With characters and descriptions that make you smell the stench that is the Manhattan slums, to tasting the stew that Moth gulps down in her starvation, to seeing the glamour and glitz of Victorian fashion and shows, McKay brings the Victorian era to life, right at your finger tips.

While the story is set on a historical backdrop, the elements of the content are nothing short of being relatable. While the novel’s events occur almost two centuries ago, The Virgin Cure has enough components and emotional rawness to allow any 21st century reader to relate to the characters, as well as the epidemic of STD’s spreading in Moth’s city.

Titled after the “myth,” with the same name, a virgin cure was an ideology where men believed that sleeping with a virgin could cure them of a disease.

And as we know, that isn’t the case.

Especially in Moth’s world.

In 368 pages, readers look through the eyes of a child not yet ready to grow-up, but ultimately forced to truly see the world around her.

While parts of McKay’s narrative are nothing short of grim and stomach-churning, Moth’s innocence still shines through as a narrator.
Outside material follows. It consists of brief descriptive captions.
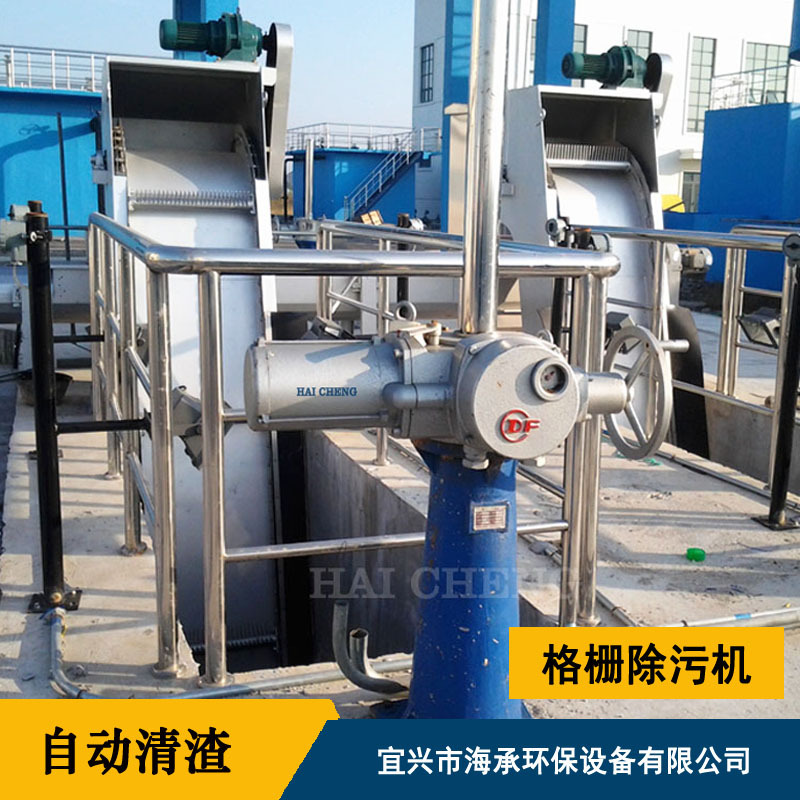回转式机械格栅 高效运行 自动清渣高品质机械格栅 宜兴工厂直发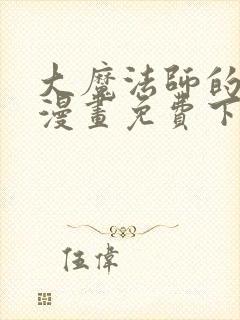 大魔法师的女儿漫画免费下拉式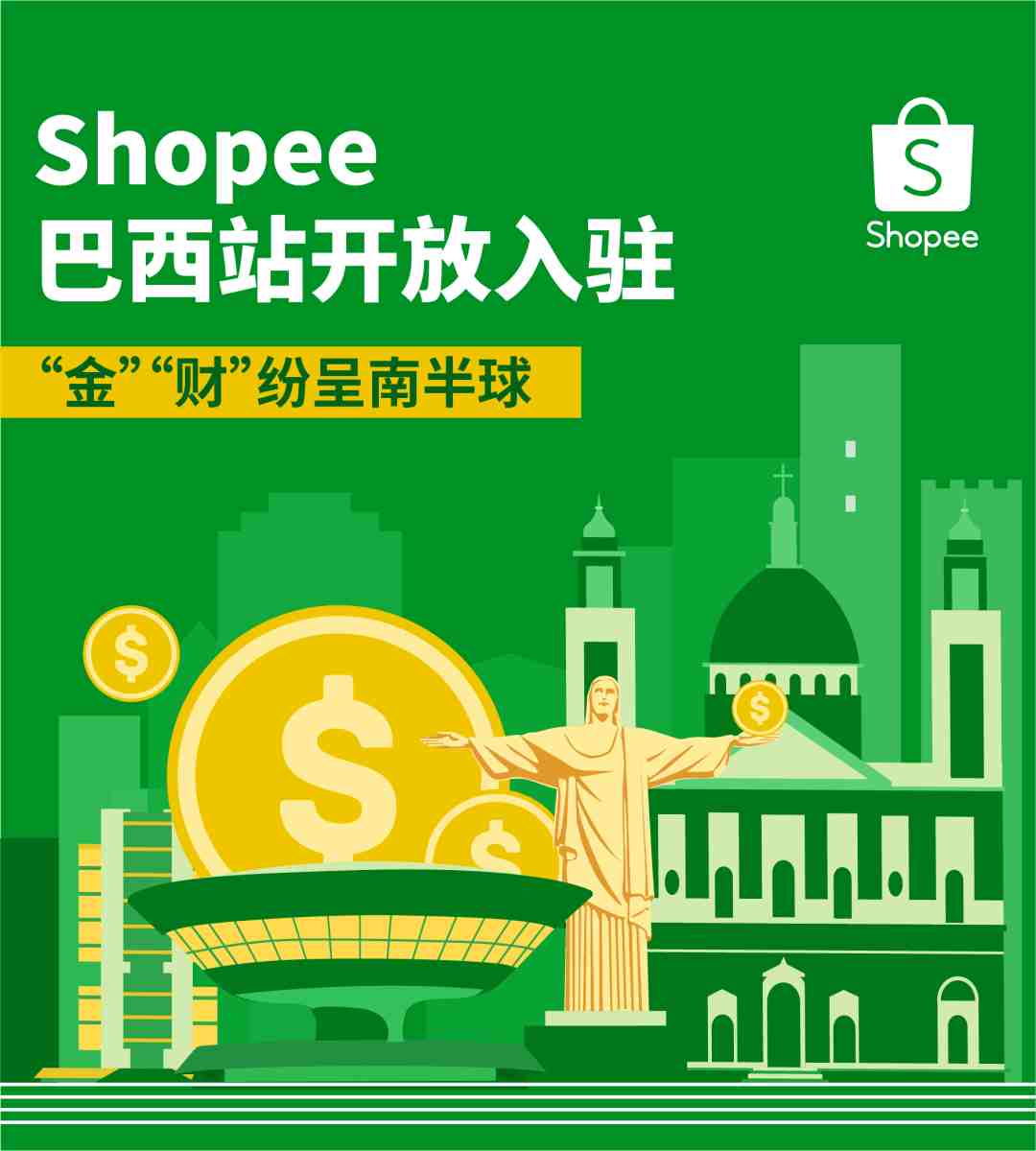 2亿人口红利！国货新主场！0费用入驻Shopee巴西站！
McKay’s writing style and descriptions, only add to the emotion of the story, that you can’t help but feel every pang of pain and relief and joy and fear running through Moth’s mind.

Although the story is almost predictable in its concluding moments, McKay’s writing has the innate ability to grab readers and keep them hooked.

I mean, it can’t be helped that despite Moth’s naivety, you’ll still find yourself rooting for her until the end.